$$x[n]=2\sin\left(0.2\pi n-\frac{\pi}{2}\right)+4\cos(0.5\pi n-\pi)+\cos(0.8\pi n)$$ This signal is the result of sampling $x(t)$ with a frequency of 40Hz.
I have to see if this frequency can reconstruct the signal without aliasing. I understand that to verify this, we need $\omega_s > 2 \omega_{\max}$.
From $x[t]$ I get this data:
$\Omega_0=0.1\pi$ rad/s
$N=20$ s
$\omega_0=4\pi$ rad/s
In the resolution that I'm following I have that $\omega_s>2\cdot8\cdot4\pi$ so $\omega_{\max}=8\times4\pi$.
This is what I don't understand:
Why is $\omega_s>2\times8\times4\pi$?
Where does that $8$ come from?
Can someone clarify me this situation?
There are several parts of your question that do not make sense, so I am going to make some educated guesses as to what you are trying to do.

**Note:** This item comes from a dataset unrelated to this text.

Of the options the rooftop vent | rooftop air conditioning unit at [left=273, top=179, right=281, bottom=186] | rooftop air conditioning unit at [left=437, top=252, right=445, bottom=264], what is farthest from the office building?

By inspection, the max frequency of $x[n]$ is $0.8 \pi$ (radians/sample). To put this in terms of radians per second, note that if you have $\phi$ radians for every sample, and you have $1$ sample for every $1/f_s$ seconds, then you have $\phi / (1/f_s) = \phi f_s$ radians per second. With the numbers you give, this means that
$$ 0.8\pi \cdot f_s = \pi \dfrac{4}{5} \cdot 40 = \pi 4 \cdot 8 = 32\pi $$
Thus, $w_{s} > 2 \cdot 32\pi = 2 \cdot 8 \cdot 4\pi$.